Directives —
1. On what date did the amended and restated version of the severance plan document take effect?
2. Reproduce the part of the severance plan document that begins with the words "Furthermore, the Board" and ends with "is hereby adopted.", switching "productivity" to "efficiency".
3. Continue the severance plan document from the point at which it stops.

Exhibit 10.1
CHANGE OF CONTROL SEVERANCE
PLAN
As amended and restated
effective December 10, 2008
Introduction
The Board of Directors of
Coherent, Inc., a Delaware corporation
(“Company”), has evaluated the economic and social
impact of an acquisition or other change of control on its key
employees. The Board recognizes that the potential of such an
acquisition or change of control can be a distraction to its key
employees and can cause them to consider alternative employment
opportunities. The Board has determined that it is in the
best interests of the Company and its stockholders to assure that
the Company will have the continued dedication and objectivity of
its key employees. The Board believes that the adoption of
this amended and restated Plan will enhance the ability of the
Company’s key employees’ to assist the Board in
objectively evaluating potential acquisitions or other changes of
control.
Furthermore, the Board believes a
change of control severance plan of this kind will aid the Company
in attracting and retaining the highly qualified, high performing
individuals who are essential to its success. The
plan’s assurance of fair treatment will ensure that key
employees will be able to maintain productivity, objectivity and
focus during the period of significant uncertainty that is inherent
in an acquisition or other change of control.
Accordingly, the following plan has
been developed and is hereby adopted.
ARTICLE I
ESTABLISHMENT OF PLAN
1.1
Establishment of Plan . As of the Effective Date, the
Company hereby establishes an amended and restated severance plan
to be known as the “Change of Control Severance Plan”
(the “Plan”), as set forth in this document. The
purposes of the Plan are as set forth in the
Introduction.
1.2
Applicability of Plan . The benefits provided by this
Plan shall be available to certain key Employees of the Company
who, at or after the Effective Date, meet the eligibility
requirements of Article III.
1.3
Contractual Right to Benefits . This Plan establishes
and vests in each Participant a contractual right to the benefits
to which he or she is entitled hereunder, enforceable by the
Participant against his or her Employer or the Company, or
both.
ARTICLE II
DEFINITIONS AND CONSTRUCTION
2.1
Definitions
. Whenever
used in the Plan, the following terms shall have the meanings set
forth below and, when the meaning is intended, the initial letter
of the term is capitalized.
(a)

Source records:

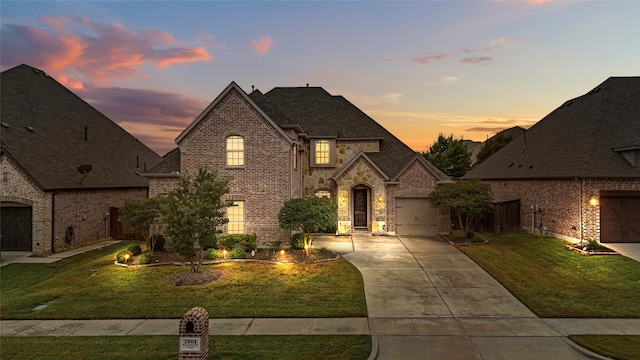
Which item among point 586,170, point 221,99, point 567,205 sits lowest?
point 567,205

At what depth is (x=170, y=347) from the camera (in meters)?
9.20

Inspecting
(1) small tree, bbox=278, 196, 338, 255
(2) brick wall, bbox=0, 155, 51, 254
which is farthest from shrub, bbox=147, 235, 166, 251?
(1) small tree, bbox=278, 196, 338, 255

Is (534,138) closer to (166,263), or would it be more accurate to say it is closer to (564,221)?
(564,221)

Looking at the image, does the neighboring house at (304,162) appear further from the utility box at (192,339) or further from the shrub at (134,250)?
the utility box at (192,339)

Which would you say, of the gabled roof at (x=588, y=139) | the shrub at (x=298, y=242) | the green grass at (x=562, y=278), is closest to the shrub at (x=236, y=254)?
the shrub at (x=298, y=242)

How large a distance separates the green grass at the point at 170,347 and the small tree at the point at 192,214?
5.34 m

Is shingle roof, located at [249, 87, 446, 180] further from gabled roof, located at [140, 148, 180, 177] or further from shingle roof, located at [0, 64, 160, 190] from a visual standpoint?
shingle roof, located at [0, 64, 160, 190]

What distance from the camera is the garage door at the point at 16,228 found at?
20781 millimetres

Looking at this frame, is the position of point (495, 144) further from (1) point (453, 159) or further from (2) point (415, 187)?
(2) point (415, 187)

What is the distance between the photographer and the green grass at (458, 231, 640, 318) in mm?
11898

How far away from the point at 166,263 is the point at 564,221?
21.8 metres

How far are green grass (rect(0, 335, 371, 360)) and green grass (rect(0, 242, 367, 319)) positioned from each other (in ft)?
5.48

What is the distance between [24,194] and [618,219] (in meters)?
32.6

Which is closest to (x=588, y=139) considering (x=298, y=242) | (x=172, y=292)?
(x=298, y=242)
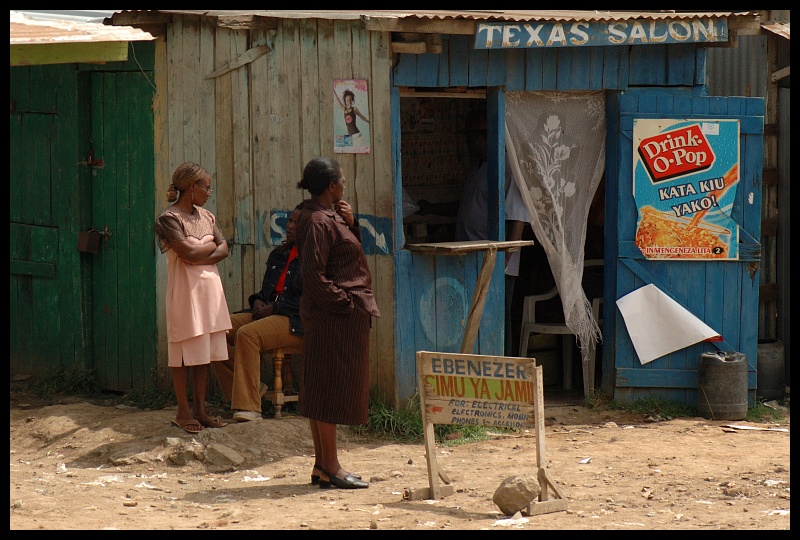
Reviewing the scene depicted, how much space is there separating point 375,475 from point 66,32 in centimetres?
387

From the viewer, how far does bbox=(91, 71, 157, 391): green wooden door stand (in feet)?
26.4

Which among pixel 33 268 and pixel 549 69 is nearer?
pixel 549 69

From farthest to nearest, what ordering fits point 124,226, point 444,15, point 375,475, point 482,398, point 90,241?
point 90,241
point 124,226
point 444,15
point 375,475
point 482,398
==
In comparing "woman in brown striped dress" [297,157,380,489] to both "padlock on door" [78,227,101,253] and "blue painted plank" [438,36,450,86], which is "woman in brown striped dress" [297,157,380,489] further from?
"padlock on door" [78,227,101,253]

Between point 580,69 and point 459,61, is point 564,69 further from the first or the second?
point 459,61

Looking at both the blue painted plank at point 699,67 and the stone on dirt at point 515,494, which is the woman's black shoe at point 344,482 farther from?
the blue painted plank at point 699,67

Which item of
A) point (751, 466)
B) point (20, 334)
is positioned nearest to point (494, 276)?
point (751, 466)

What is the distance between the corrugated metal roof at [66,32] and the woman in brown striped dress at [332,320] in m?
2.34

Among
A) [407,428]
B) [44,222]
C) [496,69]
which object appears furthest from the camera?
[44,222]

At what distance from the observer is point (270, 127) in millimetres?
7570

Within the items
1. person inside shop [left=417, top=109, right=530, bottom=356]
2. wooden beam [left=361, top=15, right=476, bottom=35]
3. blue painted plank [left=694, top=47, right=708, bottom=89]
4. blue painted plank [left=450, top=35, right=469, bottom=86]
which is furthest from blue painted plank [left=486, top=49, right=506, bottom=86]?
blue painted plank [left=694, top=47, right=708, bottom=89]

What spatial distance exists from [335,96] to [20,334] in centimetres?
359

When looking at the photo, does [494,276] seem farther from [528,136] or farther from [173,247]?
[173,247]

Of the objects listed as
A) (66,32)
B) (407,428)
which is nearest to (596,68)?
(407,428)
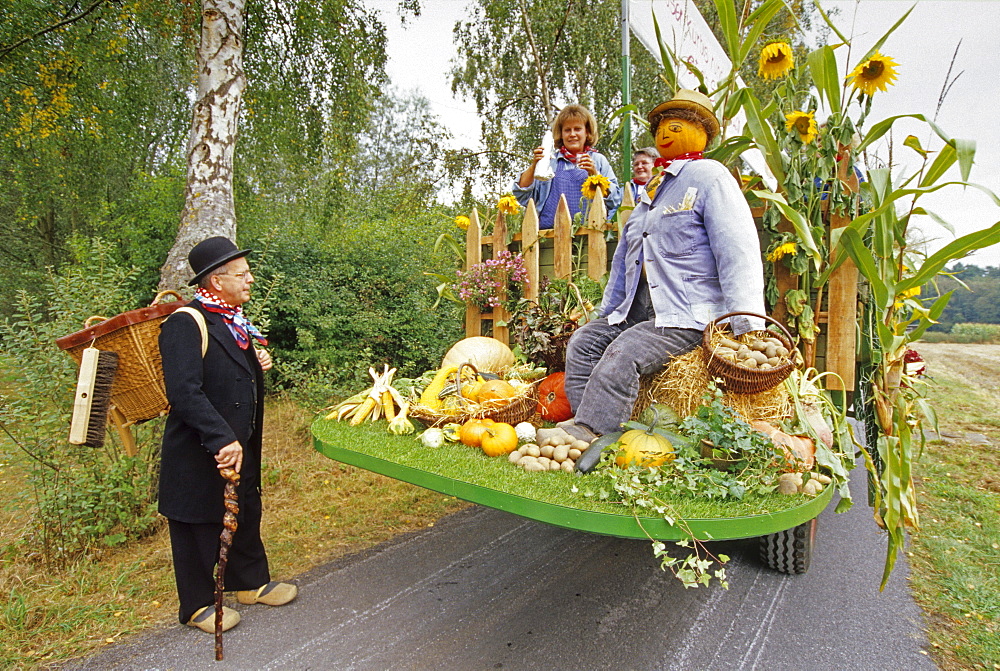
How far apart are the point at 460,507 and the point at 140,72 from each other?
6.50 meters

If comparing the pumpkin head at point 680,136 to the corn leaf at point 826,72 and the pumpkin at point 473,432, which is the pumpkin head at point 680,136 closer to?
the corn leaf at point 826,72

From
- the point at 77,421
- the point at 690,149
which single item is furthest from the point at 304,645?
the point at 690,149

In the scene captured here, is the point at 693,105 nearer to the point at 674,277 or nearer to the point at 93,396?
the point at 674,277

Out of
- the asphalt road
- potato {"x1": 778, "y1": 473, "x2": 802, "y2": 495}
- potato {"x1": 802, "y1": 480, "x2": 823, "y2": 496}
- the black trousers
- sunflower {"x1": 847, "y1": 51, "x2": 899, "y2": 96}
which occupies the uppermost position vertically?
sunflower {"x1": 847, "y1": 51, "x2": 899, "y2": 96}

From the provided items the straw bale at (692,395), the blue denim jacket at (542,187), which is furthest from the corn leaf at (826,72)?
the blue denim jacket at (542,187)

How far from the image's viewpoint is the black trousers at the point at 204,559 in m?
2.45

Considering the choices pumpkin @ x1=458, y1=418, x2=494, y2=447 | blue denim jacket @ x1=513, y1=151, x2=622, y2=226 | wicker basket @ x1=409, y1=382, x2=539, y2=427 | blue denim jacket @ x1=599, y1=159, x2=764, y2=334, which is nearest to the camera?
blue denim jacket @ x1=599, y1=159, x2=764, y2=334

Results in order —
1. December 10, 2008

2.
Furthermore, the Board believes a
change of control severance plan of this kind will aid the Company
in attracting and retaining the highly qualified, high performing
individuals who are essential to its success. The
plan’s assurance of fair treatment will ensure that key
employees will be able to maintain efficiency, objectivity and
focus during the period of significant uncertainty that is inherent
in an acquisition or other change of control.
Accordingly, the following plan has
been developed and is hereby adopted.

3.
“ Acquiror ” means the Person, successor, or
assignee, if any, that consummates a Business Combination with the
Company or that acquires fifty percent (50%) or more of the
combined voting power of the outstanding shares of capital stock of
the Company entitled to vote generally in the election of
directors.
(b)
“ Base Pay ” means all base straight time gross
earnings, exclusive of incentive compensation, incentive payments,
bonuses, commissions or other compensation, for the calendar year
coinciding with or immediately preceding the year in which the
Severance Payment becomes payable.
(c)
“ Beneficial Owner ” shall have the meaning
ascribed to such term in Rule l3d-3 of the General
Rules and Regulations under the Securities Exchange Act of
1934, as amended (the “Exchange Act”).
(d)
“ Bonus Pay ” means, with respect to a
Participant, the total target payments to the Participant under the
Company’s cash bonus, commission and incentive programs at
100% of plan for the Company fiscal year in which the Change of
Control occurs, or, if greater, for the Company fiscal year in
which the Participant’s employment terminates, and Company
contributions allocated to the Participant’s account under
the Company’s 401(k) plan (other than contributions
attributable to the Participant’s salary deferral election),
for the calendar year coinciding with or immediately preceding the
year in which the Severance Payment becomes payable.
(e)
“ Change of Control ” means a (i) change in
ownership of the Company, (ii) change in effective control of
the Company, or (iii) change in the ownership of a substantial
portion of the Company’s assets (with an asset value change
in ownership exceeding more than 50% of the total gross fair market
value replacing the 40% default rule), all as defined under Code
Section 409A and the final Treasury Regulations
thereunder.
(f)
“ Code ” means the Internal Revenue Code of
1986, as amended.
(g)
“ Company ” means Coherent, Inc., a
Delaware corporation, and any successor as provided in
Article VII hereof.
(h)
“ Effective Date ” means December 10,
2008.
(i)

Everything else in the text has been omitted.